Dataset records »

---+---

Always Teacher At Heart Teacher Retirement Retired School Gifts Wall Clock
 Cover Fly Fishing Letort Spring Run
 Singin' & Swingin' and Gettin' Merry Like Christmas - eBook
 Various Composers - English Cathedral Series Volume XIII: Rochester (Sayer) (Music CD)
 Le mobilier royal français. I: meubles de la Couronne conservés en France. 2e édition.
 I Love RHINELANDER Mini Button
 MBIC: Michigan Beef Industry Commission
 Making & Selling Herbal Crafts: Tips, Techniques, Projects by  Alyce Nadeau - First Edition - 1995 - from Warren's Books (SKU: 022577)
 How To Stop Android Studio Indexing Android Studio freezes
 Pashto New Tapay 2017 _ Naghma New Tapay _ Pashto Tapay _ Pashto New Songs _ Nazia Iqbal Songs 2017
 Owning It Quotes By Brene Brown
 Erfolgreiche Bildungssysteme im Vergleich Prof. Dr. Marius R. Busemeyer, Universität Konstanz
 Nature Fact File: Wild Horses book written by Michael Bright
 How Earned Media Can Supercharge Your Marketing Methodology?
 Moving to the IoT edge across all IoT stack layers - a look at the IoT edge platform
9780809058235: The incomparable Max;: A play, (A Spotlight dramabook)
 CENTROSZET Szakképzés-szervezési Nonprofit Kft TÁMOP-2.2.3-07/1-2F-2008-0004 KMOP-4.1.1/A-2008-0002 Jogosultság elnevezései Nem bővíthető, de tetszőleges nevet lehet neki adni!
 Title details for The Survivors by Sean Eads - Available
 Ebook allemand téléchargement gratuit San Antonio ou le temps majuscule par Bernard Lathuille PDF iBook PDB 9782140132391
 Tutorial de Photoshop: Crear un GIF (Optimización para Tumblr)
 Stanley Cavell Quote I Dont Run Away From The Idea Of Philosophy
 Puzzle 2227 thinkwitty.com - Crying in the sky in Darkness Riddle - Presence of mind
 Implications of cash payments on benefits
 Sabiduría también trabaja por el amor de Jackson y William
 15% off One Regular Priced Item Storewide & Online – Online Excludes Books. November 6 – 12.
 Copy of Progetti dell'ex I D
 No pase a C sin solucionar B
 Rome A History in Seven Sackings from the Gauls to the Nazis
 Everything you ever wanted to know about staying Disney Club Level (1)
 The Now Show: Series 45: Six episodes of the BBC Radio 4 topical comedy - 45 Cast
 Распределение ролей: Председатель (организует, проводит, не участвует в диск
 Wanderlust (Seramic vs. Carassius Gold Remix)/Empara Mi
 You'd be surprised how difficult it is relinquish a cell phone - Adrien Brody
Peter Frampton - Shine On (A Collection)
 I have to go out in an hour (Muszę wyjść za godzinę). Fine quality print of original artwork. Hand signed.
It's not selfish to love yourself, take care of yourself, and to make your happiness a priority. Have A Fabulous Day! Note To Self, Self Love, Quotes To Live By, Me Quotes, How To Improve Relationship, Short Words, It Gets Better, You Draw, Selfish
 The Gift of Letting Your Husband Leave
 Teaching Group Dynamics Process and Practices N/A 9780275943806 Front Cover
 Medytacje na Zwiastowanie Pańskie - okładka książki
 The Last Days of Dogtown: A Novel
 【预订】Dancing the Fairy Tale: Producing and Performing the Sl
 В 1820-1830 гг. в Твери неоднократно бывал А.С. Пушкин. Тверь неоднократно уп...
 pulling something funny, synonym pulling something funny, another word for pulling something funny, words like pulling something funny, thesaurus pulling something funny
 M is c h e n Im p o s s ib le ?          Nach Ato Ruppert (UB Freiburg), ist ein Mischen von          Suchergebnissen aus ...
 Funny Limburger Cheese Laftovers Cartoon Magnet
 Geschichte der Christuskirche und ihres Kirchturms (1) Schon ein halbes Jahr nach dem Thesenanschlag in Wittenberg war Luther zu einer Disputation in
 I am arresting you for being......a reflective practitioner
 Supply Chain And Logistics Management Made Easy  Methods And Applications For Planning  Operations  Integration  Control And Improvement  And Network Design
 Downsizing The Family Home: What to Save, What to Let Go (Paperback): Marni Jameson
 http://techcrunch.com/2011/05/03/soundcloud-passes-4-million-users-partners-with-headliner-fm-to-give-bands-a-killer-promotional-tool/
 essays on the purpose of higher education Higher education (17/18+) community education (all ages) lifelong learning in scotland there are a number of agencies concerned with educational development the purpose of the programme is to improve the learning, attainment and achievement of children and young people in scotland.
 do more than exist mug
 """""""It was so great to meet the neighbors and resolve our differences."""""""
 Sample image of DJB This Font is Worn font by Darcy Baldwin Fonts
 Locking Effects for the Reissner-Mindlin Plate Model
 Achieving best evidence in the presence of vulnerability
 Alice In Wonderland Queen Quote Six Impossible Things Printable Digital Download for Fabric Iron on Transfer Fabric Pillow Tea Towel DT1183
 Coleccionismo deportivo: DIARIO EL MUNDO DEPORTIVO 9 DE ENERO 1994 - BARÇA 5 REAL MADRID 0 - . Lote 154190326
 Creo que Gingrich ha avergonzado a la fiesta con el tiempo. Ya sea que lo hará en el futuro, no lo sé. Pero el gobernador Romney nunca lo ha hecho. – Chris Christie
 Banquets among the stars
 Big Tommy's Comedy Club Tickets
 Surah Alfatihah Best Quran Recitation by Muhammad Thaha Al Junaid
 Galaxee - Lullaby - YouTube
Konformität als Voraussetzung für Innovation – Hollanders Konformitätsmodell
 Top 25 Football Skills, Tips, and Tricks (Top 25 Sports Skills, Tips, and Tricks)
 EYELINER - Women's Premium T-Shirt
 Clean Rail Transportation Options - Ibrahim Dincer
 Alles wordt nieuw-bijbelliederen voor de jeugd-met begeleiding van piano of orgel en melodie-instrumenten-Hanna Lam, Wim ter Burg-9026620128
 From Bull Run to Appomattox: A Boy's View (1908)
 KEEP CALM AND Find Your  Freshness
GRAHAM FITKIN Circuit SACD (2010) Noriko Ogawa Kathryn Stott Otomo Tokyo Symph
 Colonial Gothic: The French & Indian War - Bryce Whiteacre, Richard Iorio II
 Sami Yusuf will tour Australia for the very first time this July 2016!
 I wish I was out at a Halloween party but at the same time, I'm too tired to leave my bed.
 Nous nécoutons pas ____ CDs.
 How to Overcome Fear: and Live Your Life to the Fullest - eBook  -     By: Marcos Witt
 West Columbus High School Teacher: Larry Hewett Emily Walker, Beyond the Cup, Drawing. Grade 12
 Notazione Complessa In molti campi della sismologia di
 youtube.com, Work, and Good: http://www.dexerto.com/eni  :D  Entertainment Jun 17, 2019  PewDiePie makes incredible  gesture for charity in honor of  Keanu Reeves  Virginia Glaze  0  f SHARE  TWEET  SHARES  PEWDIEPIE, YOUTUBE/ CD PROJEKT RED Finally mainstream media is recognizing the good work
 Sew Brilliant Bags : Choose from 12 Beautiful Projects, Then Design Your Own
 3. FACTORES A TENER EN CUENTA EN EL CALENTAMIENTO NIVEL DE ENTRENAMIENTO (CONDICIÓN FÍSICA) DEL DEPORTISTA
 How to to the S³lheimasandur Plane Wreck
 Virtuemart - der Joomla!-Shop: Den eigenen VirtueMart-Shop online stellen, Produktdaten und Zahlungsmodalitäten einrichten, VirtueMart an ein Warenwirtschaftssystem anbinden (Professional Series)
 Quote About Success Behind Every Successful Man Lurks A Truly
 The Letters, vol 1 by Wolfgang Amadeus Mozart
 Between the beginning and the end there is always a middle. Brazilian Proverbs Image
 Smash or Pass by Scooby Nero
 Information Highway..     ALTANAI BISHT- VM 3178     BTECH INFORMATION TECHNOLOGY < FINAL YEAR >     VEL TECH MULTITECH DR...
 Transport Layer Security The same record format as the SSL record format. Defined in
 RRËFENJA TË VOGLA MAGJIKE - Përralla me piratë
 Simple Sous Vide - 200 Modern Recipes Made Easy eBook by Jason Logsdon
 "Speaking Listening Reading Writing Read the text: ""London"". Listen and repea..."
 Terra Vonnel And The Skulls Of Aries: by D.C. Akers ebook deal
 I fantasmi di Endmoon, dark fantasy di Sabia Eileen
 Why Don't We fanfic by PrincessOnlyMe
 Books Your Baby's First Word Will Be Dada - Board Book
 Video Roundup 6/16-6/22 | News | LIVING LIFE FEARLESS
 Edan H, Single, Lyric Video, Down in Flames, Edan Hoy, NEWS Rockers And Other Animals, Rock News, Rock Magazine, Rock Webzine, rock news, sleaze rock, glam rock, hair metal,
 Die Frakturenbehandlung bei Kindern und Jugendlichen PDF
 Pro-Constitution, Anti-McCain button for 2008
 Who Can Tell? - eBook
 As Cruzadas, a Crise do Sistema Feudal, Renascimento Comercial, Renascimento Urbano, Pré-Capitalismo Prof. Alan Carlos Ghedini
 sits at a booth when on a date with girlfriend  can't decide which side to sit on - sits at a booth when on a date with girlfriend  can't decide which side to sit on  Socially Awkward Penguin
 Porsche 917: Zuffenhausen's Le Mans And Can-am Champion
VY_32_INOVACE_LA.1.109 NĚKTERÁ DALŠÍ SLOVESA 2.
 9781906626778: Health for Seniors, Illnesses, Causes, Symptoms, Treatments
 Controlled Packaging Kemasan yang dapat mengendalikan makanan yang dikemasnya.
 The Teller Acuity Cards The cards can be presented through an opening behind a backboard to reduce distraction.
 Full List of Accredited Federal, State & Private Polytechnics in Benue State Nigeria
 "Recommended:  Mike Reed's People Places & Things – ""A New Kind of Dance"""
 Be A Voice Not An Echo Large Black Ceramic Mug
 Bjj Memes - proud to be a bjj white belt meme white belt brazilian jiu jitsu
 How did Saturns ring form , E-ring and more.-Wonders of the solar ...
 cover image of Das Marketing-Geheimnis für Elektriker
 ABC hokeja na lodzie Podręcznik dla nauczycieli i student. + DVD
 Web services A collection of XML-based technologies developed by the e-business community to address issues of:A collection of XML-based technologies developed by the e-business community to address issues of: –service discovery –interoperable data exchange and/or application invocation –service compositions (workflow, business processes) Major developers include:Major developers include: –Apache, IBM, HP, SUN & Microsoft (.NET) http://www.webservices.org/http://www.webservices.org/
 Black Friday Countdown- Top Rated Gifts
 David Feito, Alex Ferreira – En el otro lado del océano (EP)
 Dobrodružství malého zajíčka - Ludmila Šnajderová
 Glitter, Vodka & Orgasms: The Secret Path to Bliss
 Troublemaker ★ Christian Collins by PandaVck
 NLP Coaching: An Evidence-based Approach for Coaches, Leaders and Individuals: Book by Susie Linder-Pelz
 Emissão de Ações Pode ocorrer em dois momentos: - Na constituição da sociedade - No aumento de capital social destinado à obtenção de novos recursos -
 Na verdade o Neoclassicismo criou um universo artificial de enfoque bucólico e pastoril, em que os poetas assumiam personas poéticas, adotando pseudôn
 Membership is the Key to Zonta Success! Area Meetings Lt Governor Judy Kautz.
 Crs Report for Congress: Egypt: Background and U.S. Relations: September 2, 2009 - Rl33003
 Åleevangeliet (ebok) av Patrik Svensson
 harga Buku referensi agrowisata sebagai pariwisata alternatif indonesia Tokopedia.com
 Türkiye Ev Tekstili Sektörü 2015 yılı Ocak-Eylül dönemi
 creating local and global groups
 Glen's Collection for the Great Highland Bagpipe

---+---

Assignment » An exact copy of the lines above, from the one containing "Top 25 Football" down to the one containing "Notazione Complessa In" and including both, is the whole answer; retype it and nothing else.

Response for this exercise »
 Top 25 Football Skills, Tips, and Tricks (Top 25 Sports Skills, Tips, and Tricks)
 EYELINER - Women's Premium T-Shirt
 Clean Rail Transportation Options - Ibrahim Dincer
 Alles wordt nieuw-bijbelliederen voor de jeugd-met begeleiding van piano of orgel en melodie-instrumenten-Hanna Lam, Wim ter Burg-9026620128
 From Bull Run to Appomattox: A Boy's View (1908)
 KEEP CALM AND Find Your  Freshness
GRAHAM FITKIN Circuit SACD (2010) Noriko Ogawa Kathryn Stott Otomo Tokyo Symph
 Colonial Gothic: The French & Indian War - Bryce Whiteacre, Richard Iorio II
 Sami Yusuf will tour Australia for the very first time this July 2016!
 I wish I was out at a Halloween party but at the same time, I'm too tired to leave my bed.
 Nous nécoutons pas ____ CDs.
 How to Overcome Fear: and Live Your Life to the Fullest - eBook  -     By: Marcos Witt
 West Columbus High School Teacher: Larry Hewett Emily Walker, Beyond the Cup, Drawing. Grade 12
 Notazione Complessa In molti campi della sismologia di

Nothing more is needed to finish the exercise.